Río de Janeiro.- La crisis económica que sufrió Brasil entre 2015 y 2016, la peor de su historia y que causó una caída acumulada del Producto Interno Bruto (PIB) de 7%, provocó el cierre de 2.085 empresas y dejó 400.836 desempleados, divulgó este jueves el gobierno brasileño.

     En su informe sobre la situación de la industria nacional durante 2016, el estatal Instituto Brasileño de Geografía y Estadística (IBGE) dijo que en 26 de los 29 sectores industriales del país hubo más despidos que contrataciones.

     Ampliando la muestra desde finales de 2013 a finales de 2016, el nivel de empleo en la industria brasileña bajó un 14,3%, lo que equivale a 1,3 millones de trabajadores brasileños menos.

     La pérdida de industrias y de puestos de trabajo motivó que las inversiones en el sector cayeran de 192.300 millones de reales (US$51.972 millones) a 185.900 millones de reales (US$49.575 millones) entre 2015 y 2016.

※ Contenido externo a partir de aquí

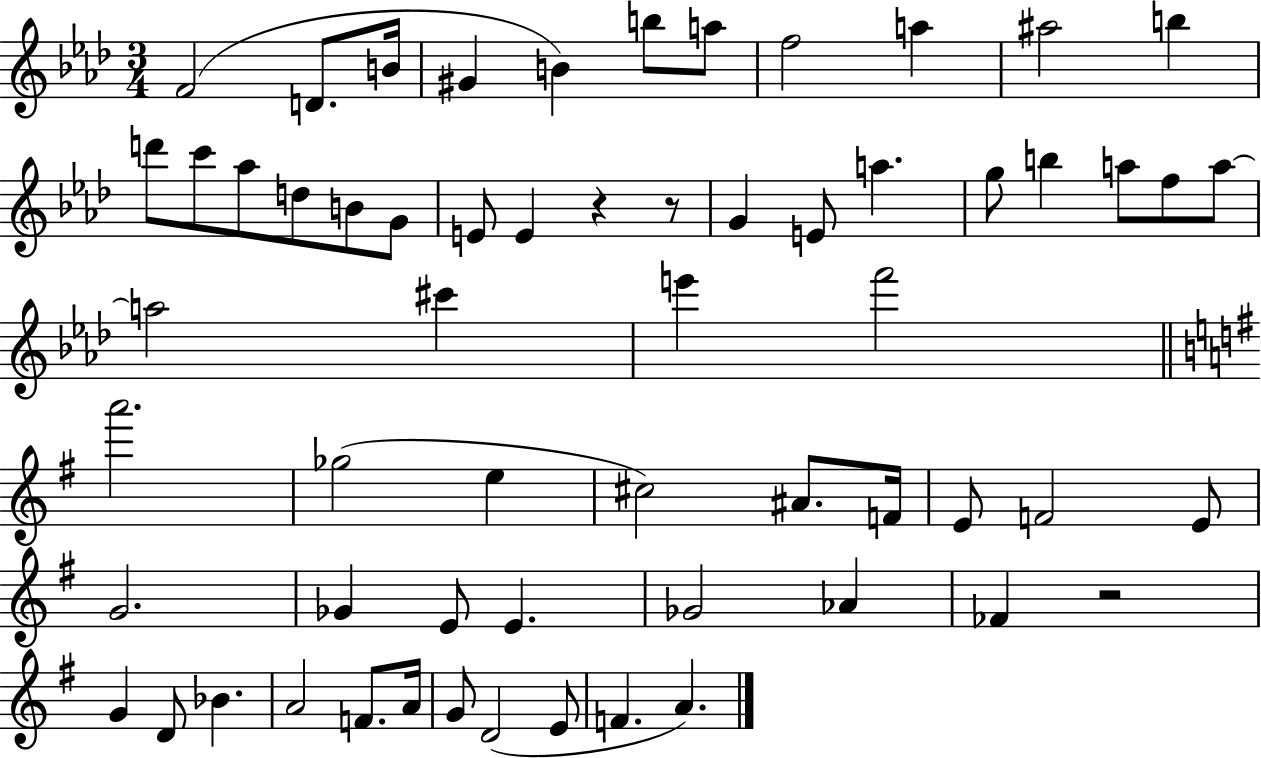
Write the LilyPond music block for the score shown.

{
  \clef treble
  \numericTimeSignature
  \time 3/4
  \key aes \major
  f'2( d'8. b'16 | gis'4 b'4) b''8 a''8 | f''2 a''4 | ais''2 b''4 | \break d'''8 c'''8 aes''8 d''8 b'8 g'8 | e'8 e'4 r4 r8 | g'4 e'8 a''4. | g''8 b''4 a''8 f''8 a''8~~ | \break a''2 cis'''4 | e'''4 f'''2 | \bar "||" \break \key e \minor a'''2. | ges''2( e''4 | cis''2) ais'8. f'16 | e'8 f'2 e'8 | \break g'2. | ges'4 e'8 e'4. | ges'2 aes'4 | fes'4 r2 | \break g'4 d'8 bes'4. | a'2 f'8. a'16 | g'8 d'2( e'8 | f'4. a'4.) | \break \bar "|."
}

     Según el informe del IBGE, en 2015 el sector de productos minerales no metálicos fue el que más trabajadores perdió (-56.500), seguido del de coque, productos derivados del petróleo y biocombustibles (-35.600) y el de elaboración de muebles (-34.000).

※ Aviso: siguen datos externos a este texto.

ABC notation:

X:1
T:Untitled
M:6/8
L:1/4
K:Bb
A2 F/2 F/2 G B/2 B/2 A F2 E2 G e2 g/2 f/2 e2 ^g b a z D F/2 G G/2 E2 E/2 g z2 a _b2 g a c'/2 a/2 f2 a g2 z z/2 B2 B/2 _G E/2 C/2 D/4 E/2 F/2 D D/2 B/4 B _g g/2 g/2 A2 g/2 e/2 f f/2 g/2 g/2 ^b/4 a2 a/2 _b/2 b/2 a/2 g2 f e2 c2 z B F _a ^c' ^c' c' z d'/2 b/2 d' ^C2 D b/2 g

     Según el Instituto, la industria brasileña finalizó 2016 con 321.200 unidades en el país y 7,7 millones de puestos de trabajo activos.

     El informe reveló que una quinta parte de las industrias dedicadas a la extracción desaparecieron en 2016, mientras que el 11% de los puestos de trabajo en el mismo sector fueron eliminados.

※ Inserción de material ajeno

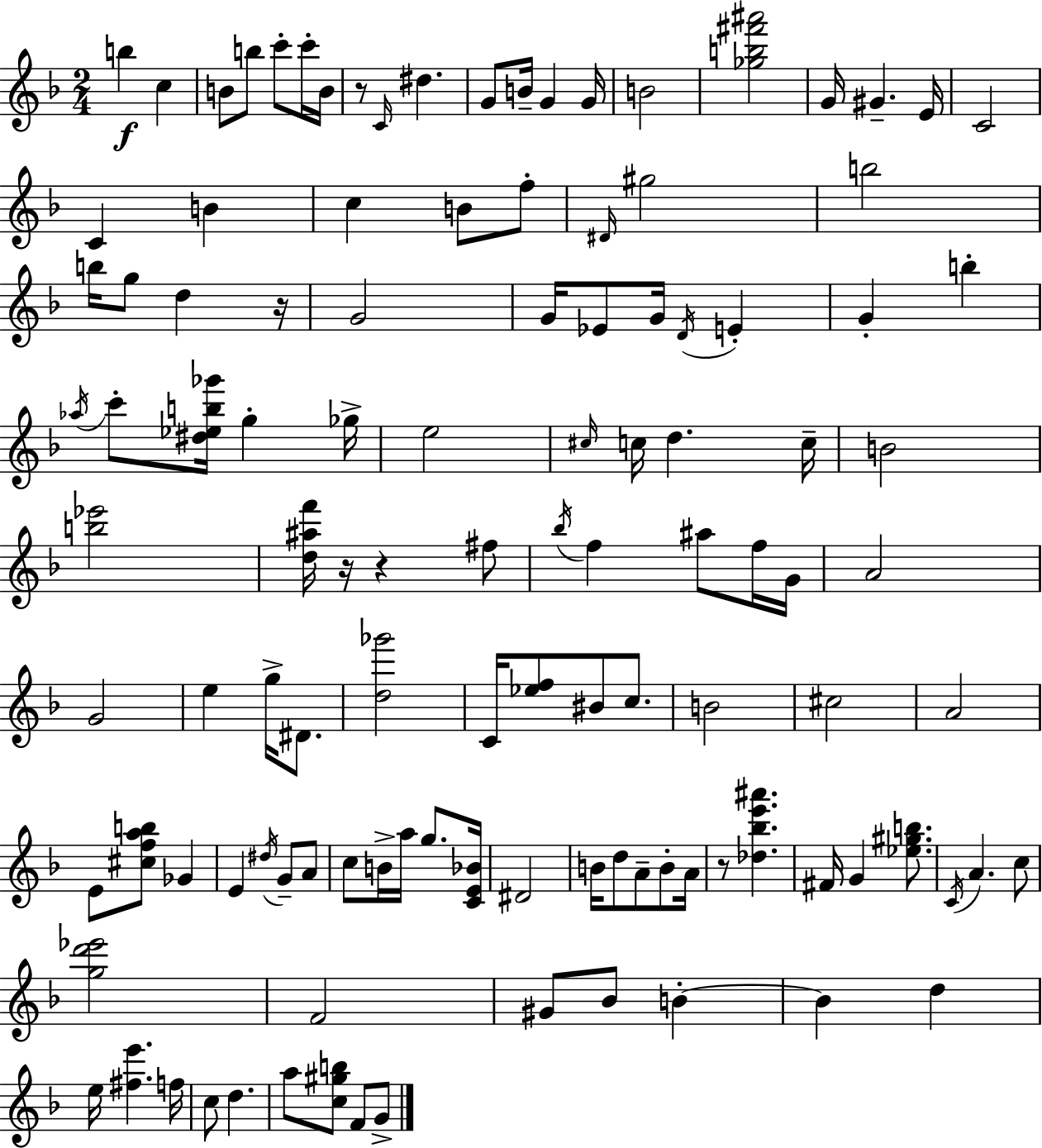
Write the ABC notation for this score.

     La industria brasileña fue uno de los sectores más afectados por la crisis económica brasileña; el PIB nacional cayó un 3,5% en 2015 y repitió el mismo resultado en 2016, encadenando por primera vez dos años seguidos en negativo; no obstante, en 2017 creció nuevamente 1%.

     El crecimiento de Brasil, la mayor economía de América Latina, en 2017 estuvo impulsado por la industria, que aumentó su producción en un 2,5%, tras tres años seguidos en negativo.